***** TEXTE DE LA PAGE
LES
ATTITUDES DE L'ÂME DANS LA PRIÈRE
Dans les rapports personnels du
chrétien avec le Père, peuvent apparaître diverses attitudes d'âme, selon les
circonstances, le moment de la journée, le temps liturgique, la situation ou
les goûts particuliers, les événements qui marquent l'existence. La prière se
formera et se nuancera donc différemment suivant qu'elle cherchera à exprimer l'adoration,
la louange, l'action de grâces, le repentir, la demande, l'offrande.
Offrande
Déjà l'adoration tend à susciter
l'offrande. Lorsqu'elle est inspirée par l'amour, elle reconnaît le souverain
domaine du Père en lui présentant le don filial d'une personne humaine. Celui
qui adore de toute la sincérité de son cœur, se livre à Dieu dans son
adoration.
La louange, elle aussi, implique une
offrande. Elle détourne le regard de l'homme de son moi pour le diriger vers
Dieu. Or dans ce détachement de soi, il y a un don authentique au Seigneur.
Celui qui loue veut s'attacher à la vue de la bonté divine au point de
s'oublier lui-même. Il s'offre donc en regardant exclusivement celui à qui il
offre sa pensée et son cœur.
Tout aussi volontiers l'offrande
jaillit de l'action de grâces. Rappelons-nous la dernière Cène : de son
action de grâces la plus décisive, Jésus a fait une offrande entière de
lui-même. En remerciant le Père, il s'est offert à lui en sacrifice, lui
présentant d'avance le sang qui allait être répandu le lendemain au Calvaire.
Le merci adressé au Père ne va jusqu'au bout que s'il engage le don de soi.
Celui qui proclame avoir tout reçu du Père, est porté à lui rendre tout.
L'offrande apparaît comme un retour à l'origine, une restitution.
Le repentir ne s'accompagne pas moins
d'une offrande. En regrettant sa faute, le pécheur veut se détourner du péché
pour se tourner vers Dieu. Il prend la résolution de ne plus commettre de faute
à l'avenir, et par conséquent de se conformer à la volonté divine. C'est ce bon
propos qui est présenté au Père dans la demande de pardon : il témoigne
d'une généreuse offrande de soi.
On retrouve donc l'offrande comme
disposition fondamentale dans les diverses attitudes de prière, et même jusque
dans la prière de demande. Là certes, l'intention primordiale est de demander,
non de donner. Néanmoins la supplication adressée au Père cache une offrande
filiale : celui qui implore une faveur fait profession de ne pas compter
sur soi-même et de mettre tout son espoir dans le Père céleste, ce qui est une
manière de l'aimer et de se donner à lui. La confiance qui se trouve à la
racine de toute prière de demande contient l'offrande secrète du Cœur.
**********
CONSIGNES>
1) Selon le texte sur l'offrande dans la prière, de quoi Jésus a-t-il fait une offrande entière de lui-même lors de la dernière Cène ?
2) Prolongez le texte sur l'offrande dans la prière à la suite de sa dernière phrase.
Les lignes n'interviennent pas dans ce travail.
***** EXTRAITS DES LIGNES
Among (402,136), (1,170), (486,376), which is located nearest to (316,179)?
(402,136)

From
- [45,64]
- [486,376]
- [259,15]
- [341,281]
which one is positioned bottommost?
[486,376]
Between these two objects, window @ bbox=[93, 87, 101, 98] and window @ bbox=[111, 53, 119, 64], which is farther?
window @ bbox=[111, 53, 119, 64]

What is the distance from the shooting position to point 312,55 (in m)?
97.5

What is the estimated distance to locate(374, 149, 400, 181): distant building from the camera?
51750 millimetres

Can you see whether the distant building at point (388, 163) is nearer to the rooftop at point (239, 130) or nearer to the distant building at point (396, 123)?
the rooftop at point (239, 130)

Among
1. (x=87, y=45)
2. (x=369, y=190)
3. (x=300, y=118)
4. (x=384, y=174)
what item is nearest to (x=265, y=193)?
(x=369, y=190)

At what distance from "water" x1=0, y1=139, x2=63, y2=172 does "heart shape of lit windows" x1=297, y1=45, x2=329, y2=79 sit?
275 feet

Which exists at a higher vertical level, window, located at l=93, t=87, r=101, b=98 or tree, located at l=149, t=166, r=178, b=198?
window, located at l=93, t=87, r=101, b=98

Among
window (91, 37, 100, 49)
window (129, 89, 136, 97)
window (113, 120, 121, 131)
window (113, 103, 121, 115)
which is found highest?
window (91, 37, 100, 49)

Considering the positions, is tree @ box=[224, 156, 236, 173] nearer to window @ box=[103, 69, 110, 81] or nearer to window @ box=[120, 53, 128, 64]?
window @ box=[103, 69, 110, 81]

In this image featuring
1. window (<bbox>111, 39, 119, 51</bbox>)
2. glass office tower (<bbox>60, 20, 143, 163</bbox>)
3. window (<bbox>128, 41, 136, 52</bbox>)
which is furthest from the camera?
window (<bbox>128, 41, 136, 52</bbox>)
**********
CORRIGÉ>
1) De son action de grâces la plus décisive.

2)
Cependant, bien qu'elle forme un fond
commun aux multiples attitudes de prière, l'offrande doit pouvoir aussi
s'exprimer séparément, à l'état pur, comme simple offrande. Ainsi, même si elle
fait remonter vers le Père ce qu'on reçoit de lui, elle n'est pas qu'une
restitution. Elle est un élan de générosité où s'affirment la liberté et la
gratuité de l'amour. Lorsque le Père comble les hommes de ses bienfaits, il
leur accorde la faculté d'en disposer. Ce que les enfants reçoivent de la
libéralité paternelle leur appartient. Aussi ont-ils vraiment quelque chose à
offrir, à donner de leur plein gré.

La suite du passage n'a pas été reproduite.